All object sizes in C and C++ are defined in terms of bytes, not bits. A byte is the smallest addressable unit of memory on the computer. A bit is a single binary digit, a 0 or a 1.

On most computers, a byte is 8 bits (so a byte can store values from 0 to 256), although computers exist with other byte sizes.

A memory address identifies a byte, even on 32-bit machines. Addresses N and N+1 point to two subsequent bytes.

An int, which is typically 32 bits covers 4 bytes, meaning that 4 different memory addresses exist that each point to part of the int.

In a 32-bit machine, all the 32 actually means is that the CPU is designed to work efficiently with 32-bit values, and that an address is 32 bits long.

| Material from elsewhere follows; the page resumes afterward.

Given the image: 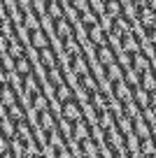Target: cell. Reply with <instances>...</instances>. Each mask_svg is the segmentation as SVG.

It doesn't mean that memory can only be addressed in blocks of 32 bits.

The CPU can still address individual bytes, which is useful when dealing with chars, for example.

As for your example:

struct st 
{
int a;
char c;
};

sizeof(st) returns 8 not because all structs have a size divisible by 4, but because of alignment. For the CPU to efficiently read an integer, its must be located on an address that is divisible by the size of the integer (4 bytes). So an int can be placed on address 8, 12 or 16, but not on address 11.

A char only requires its address to be divisible by the size of a char (1), so it can be placed on any address.

So in theory, the compiler could have given your struct a size of 5 bytes... Except that this wouldn't work if you created an array of st objects.

In an array, each object is placed immediately after the previous one, with no padding. So if the first object in the array is placed at an address divisible by 4, then the next object would be placed at a 5 bytes higher address, which would not be divisible by 4, and so the second struct in the array would not be properly aligned.

To solve this, the compiler inserts padding inside the struct, so its size becomes a multiple of its alignment requirement.

Not because it is impossible to create objects that don't have a size that is a multiple of 4, but because one of the members of your st struct requires 4-byte alignment, and so every time the compiler places an int in memory, it has to make sure it is placed at an address that is divisible by 4.

If you create a struct of two chars, it won't get a size of 4. It will usually get a size of 2, because when it contains only chars, the object can be placed at any address, and so alignment is not an issue.

Answer 6

Sizeof returns the value in bytes. You were talking about bits. 32 bit architectures are word aligned and byte referenced. It is irrelevant how the architecture stores a char, but to compiler, you must reference chars 1 byte at a time, even if they use up less than 1 byte.

This is why sizeof(char) is 1.

ints are 32 bit, hence sizeof(int)= 4, doubles are 64 bit, hence sizeof(double) = 8, etc.

Answer 7

Because of optimisation padding is added so size of an object is 1, 2 or n*4 bytes (or something like that, talking about x86). That's why there is added padding to 5-byte object and to 1-byte not. Single char doesn't have to be padded, it can be allocated on 1 byte, we can store it on space allocated with malloc(1). st cannot be stored on space allocated with malloc(5) because when st struct is being copied whole 8 bytes are being copied.

Answer 8

It works the same way as using half a piece of paper. You use one part for a char and the other part for something else. The compiler will hide this from you since loading and storing a char into a 32bit processor register depends on the processor.

Some processors have instructions to load and store only parts of the 32bit others have to use binary operations to extract the value of a char.

Addressing a char works as it is AFAIR by definition the smallest addressable memory. On a 32bit system pointers to two different ints will be at least 4 address points apart, char addresses will be only 1 apart.